Pairing chemotherapy therapies gemcitabine and capecitabine dramatically increases the odds of sufferers living at least five years, tests showed.
The breakthrough treatment should now become the new standard of care for patients who have had surgery, experts said.
Pancreatic cancer is the deadliest of the 21 most common types of the disease because it is often picked up late.
But trial results published today have prompted scientists to describe the combination therapy as a “golden opportunity” to extend lives.
Each year about 9,600 people in the UK are diagnosed with the disease and 8,800 die from it.
Just five per cent of sufferers can expect to live five years and just one per cent are still alive a decade after diagnosis. Survival rates have improved little since the early 1970s.
Fresh hope comes after more than 700 patients from Britain, Germany, Sweden and France took part in the Espac 4 trial which compared post-surgery treatment using both drugs and gemcitabine, the most common current post operative treatment, alone.
The findings, published in The Lancet, showed 29 per cent of patients receiving the combination lived at least five years compared to just 16 per cent of patients restricted to gemcitabine.
Pancreatic Cancer UK called for it to be made available on the NHS claiming it would result in 100 extra patients each year living for five years or more.
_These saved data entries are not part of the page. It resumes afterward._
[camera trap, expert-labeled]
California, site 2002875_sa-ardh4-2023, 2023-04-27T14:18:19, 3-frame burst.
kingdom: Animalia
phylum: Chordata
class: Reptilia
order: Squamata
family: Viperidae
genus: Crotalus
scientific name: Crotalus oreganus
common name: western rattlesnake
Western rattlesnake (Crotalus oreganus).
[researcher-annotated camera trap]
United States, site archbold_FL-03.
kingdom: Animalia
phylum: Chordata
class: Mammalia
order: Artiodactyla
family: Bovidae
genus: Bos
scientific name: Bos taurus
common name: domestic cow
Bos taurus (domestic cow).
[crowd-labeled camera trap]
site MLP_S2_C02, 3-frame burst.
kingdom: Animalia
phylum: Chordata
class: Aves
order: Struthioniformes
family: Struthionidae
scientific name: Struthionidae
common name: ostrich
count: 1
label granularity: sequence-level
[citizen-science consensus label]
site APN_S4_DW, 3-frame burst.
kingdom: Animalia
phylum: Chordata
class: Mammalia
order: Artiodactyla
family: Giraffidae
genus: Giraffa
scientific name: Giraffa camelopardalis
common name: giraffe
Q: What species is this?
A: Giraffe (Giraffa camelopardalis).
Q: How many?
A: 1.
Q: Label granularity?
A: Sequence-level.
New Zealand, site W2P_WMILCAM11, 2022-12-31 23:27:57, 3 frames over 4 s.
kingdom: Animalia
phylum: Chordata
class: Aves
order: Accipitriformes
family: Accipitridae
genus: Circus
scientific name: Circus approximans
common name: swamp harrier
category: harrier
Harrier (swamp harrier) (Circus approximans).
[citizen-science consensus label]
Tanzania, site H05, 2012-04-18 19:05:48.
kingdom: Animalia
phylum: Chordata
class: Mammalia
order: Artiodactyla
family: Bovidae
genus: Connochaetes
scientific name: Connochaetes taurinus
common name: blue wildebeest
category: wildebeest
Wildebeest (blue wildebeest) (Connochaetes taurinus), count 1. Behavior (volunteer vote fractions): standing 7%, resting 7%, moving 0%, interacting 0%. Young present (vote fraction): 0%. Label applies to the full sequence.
Head of research Leanne Reynolds said: “These results are a monumental leap forward in pancreatic cancer treatment.
“We believe this could herald a true step change in the treatment of this tough cancer, offering substantially more patients who have had surgery the chance to live for longer and crucially, without significant added side effects.
"We urge the NHS to introduce this treatment across the UK for patients who have had surgery immediately. Since the early 1970s there has been so little progress for patients in research, treatments and survival rates.
“Golden opportunities like this to transform patients’ lives do not come along often, so we must grab this one with both hands.”
Side effects from the combination treatment were no worse than those experienced by patients on gemcitabine alone, results showed.
They included an impaired immune system and increased risk of infection, bleeding or bruising problems, fatigue, nausea, diarrhoea and flu-like symptoms.
The results were first presented at the American Society of Clinical Oncology last year but have now been peer reviewed, prompting excitement among experts.
Professor John Neoptolemos, from the University of Liverpool who led the trial, said: “This is one of the biggest ever breakthroughs prolonging survival for pancreatic cancer patients.
"When this combination becomes the new standard of care it will give many patients living with the disease valuable months and even years.
"The difference in short-term survival may seem modest but improvement in long-term survival is substantial for this type of cancer.”
The study was funded by Cancer Research UK whose chief clinician Professor Peter Johnson said: “Research that tells us more about how the disease grows and spreads and trials like this one will be key to improve survival for patients living with the disease.”